SODAS PhD student Terne Sasha Thorn Jakobsen will defend her dissertation "Biases in Natural Language Processing" on Friday 31st March 15.30-18.30 CET
Title: Biases in Natural Language Processing
Date: 31st March at 15.30-18.30 CET
Zoom-link: https://ucph-ku.zoom.us/j/64782787189?pwd=L1lJQXV1eUJ0d0dRWDFzM0VNK0FHUT09
Abstract: ”In recent years, Machine Learning and Natural Language Processing (NLP) systems have been found to discriminate against minority groups in many aspects, albeit showing high performance on popular benchmarks. The thesis examines challenges of evaluation and data collection protocols that may result in biased systems and overestimated real-world performance. We studied spurious correlations in an Argument Mining system that aimed to recognise arguments (and generalise) across several debating topics but succeeded to do so due to spurious correlations, that were not reflected through standard evaluation protocols. We then re-annotated data for this same task with four annotation guidelines and by annotators of different gender identities and political beliefs, finding indications of socio-demographic annotator bias, the extend to which depended on the annotation guidelines. Following these findings, we experimented with a change in the annotation guideline, aiming to reduce annotator bias, and finding this to be a highly complex aim. Through the experiments, we gained new perspectives on annotator bias and we propose a method for recognising individual annotators’ biases without the need for large sample sizes. We extended the knowledge of annotator bias phenomena to popular model explainability methods, recognising that current approaches to benchmarking model explanations – that are often used to detect spurious correlations and unfair patterns – might hold some of the same issues of bias.
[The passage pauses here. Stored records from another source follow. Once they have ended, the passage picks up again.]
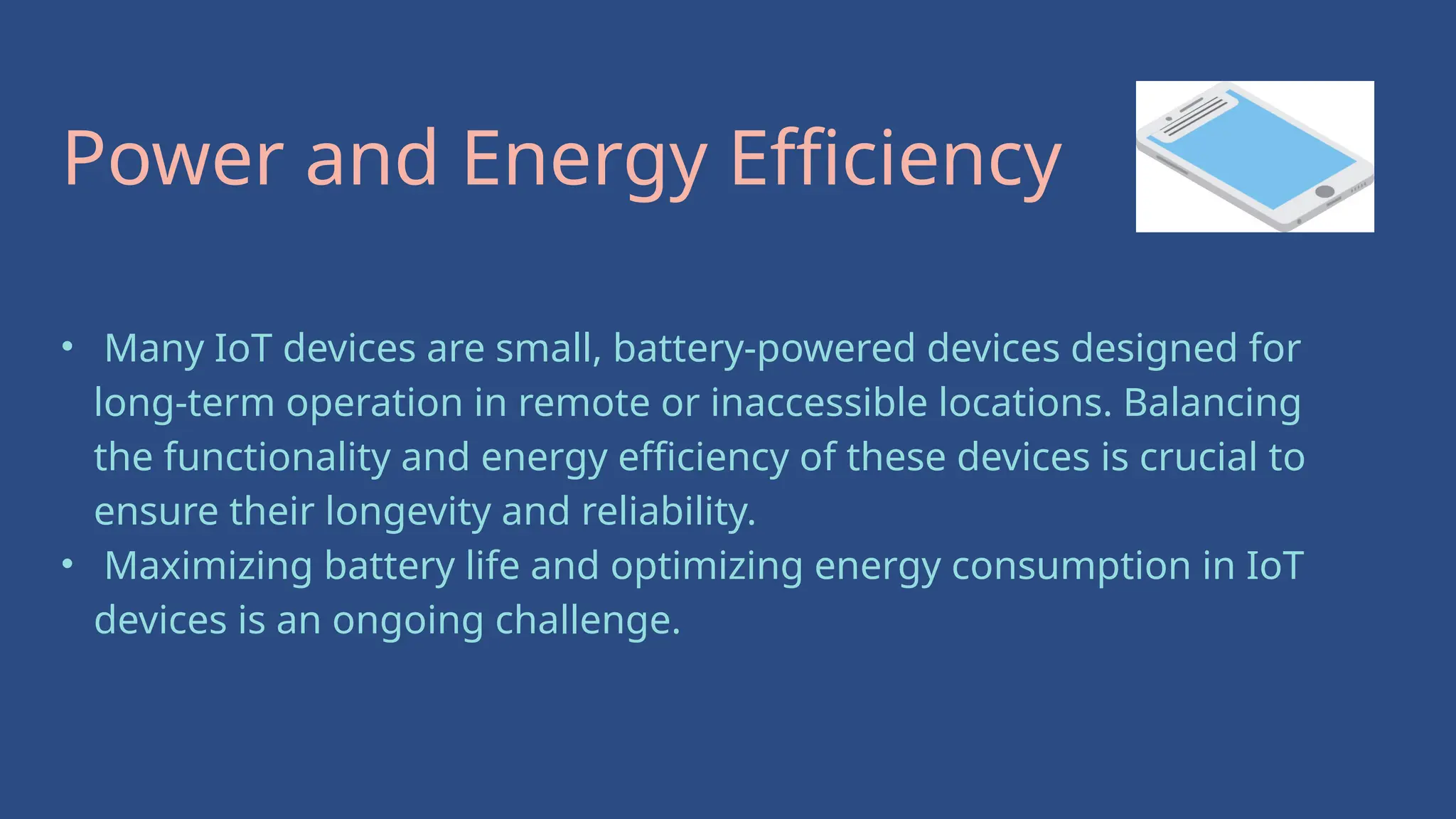 Power and Energy Efficiency

• Many IoT devices are small, battery-powered devices designed for long-term operation in remote or inaccessible locations. Balancing the functionality and energy efficiency of these devices is crucial to ensure their longevity and reliability.
• Maximizing battery life and optimizing energy consumption in IoT devices is an ongoing challenge.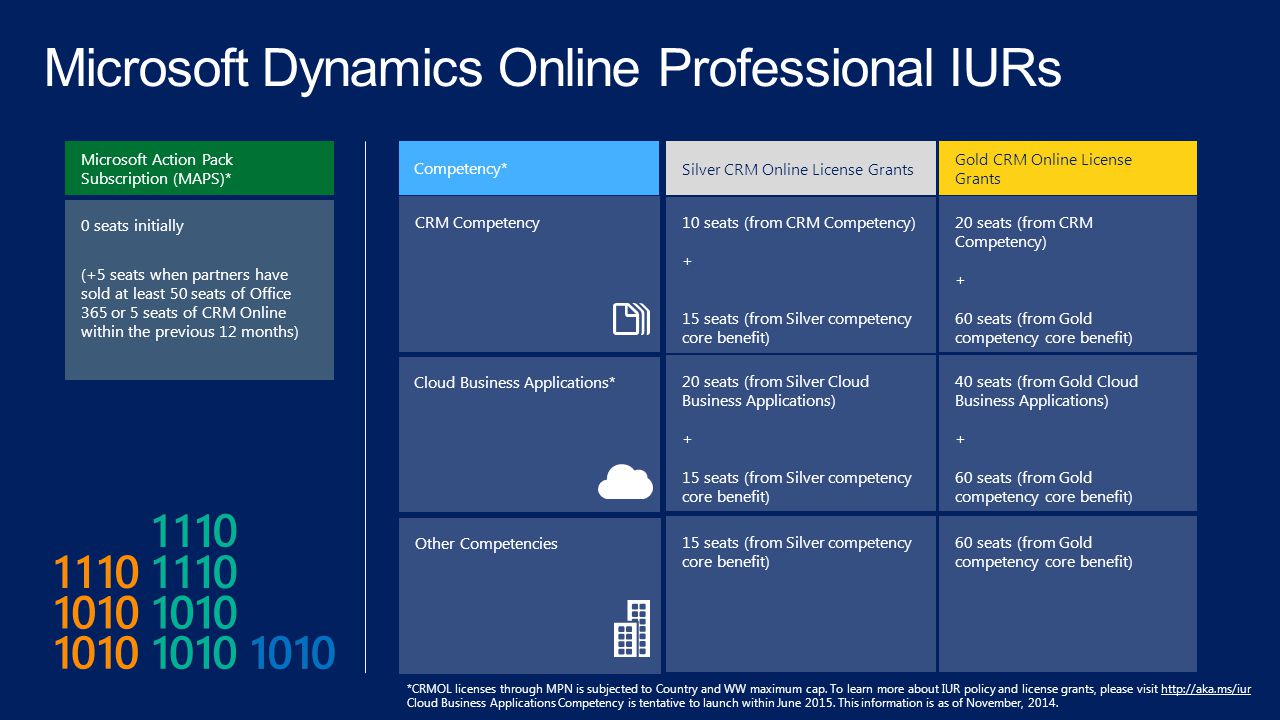 Microsoft Dynamics Online Professional IURs

Microsoft Action Pack Subscription (MAPS)*

0 seats initially

(+5 seats when partners have sold at least 50 seats of Office 365 or 5 seats of CRM Online within the previous 12 months)

1110
1110 1110
1010 1010
1010 1010 1010

| Competency* | Silver CRM Online License Grants | Gold CRM Online License Grants |
|---|---|---|
| CRM Competency | 10 seats (from CRM Competency) + 15 seats (from Silver competency core benefit) | 20 seats (from CRM Competency) + 60 seats (from Gold competency core benefit) |
| Cloud Business Applications* | 20 seats (from Silver Cloud Business Applications) + 15 seats (from Silver competency core benefit) | 40 seats (from Gold Cloud Business Applications) + 60 seats (from Gold competency core benefit) |
| Other Competencies | 15 seats (from Silver competency core benefit) | 60 seats (from Gold competency core benefit) |

*CRMOL licenses through MPN is subjected to Country and WW maximum cap. To learn more about IUR policy and license grants, please visit http://aka.ms/iur
Cloud Business Applications Competency is tentative to launch within June 2015. This information is as of November, 2014.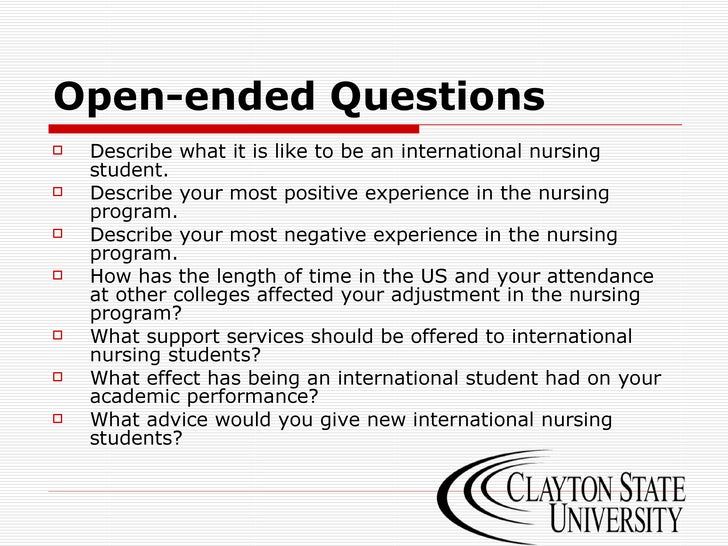 Open-ended Questions

- Describe what it is like to be an international nursing student.
- Describe your most positive experience in the nursing program.
- Describe your most negative experience in the nursing program.
- How has the length of time in the US and your attendance at other colleges affected your adjustment in the nursing program?
- What support services should be offered to international nursing students?
- What effect has being an international student had on your academic performance?
- What advice would you give new international nursing students?

CLAYTON STATE UNIVERSITY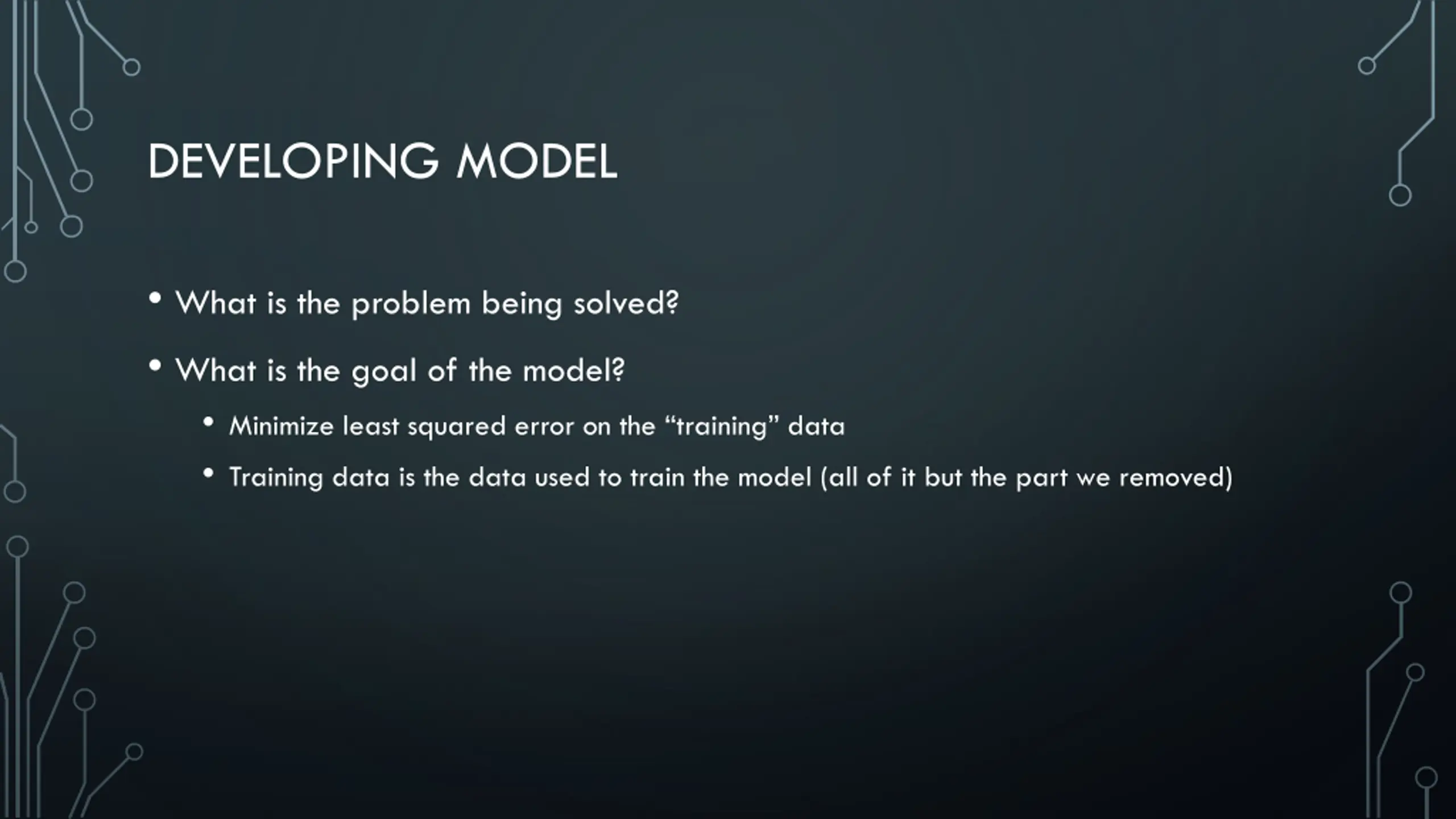 DEVELOPING MODEL

• What is the problem being solved?

• What is the goal of the model?

• Minimize least squared error on the “training” data

• Training data is the data used to train the model (all of it but the part we removed)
We re-annotated data for sentiment classification and common-sense reasoning tasks, with socio-demographically diverse annotator information, and present preliminary results indicating that the current benchmarking approach disfavours minority groups. Lastly, since peer-review for NLP conferences has been criticised for its arbitrariness and biases, we conducted surveys of authors’, reviewers’ and editors’ issues and ideals, and we provide actionable recommendations for improving peer-review. Collectively, these studies bring new insights to the role of bias in text data for NLP, and they contribute with new data that enable further research of bias and fairness of NLP systems, of explainability methods and of conference peer-review.”
The defence takes place in CSS 1.1.02 and is followed by a reception in CSS 1.1.12.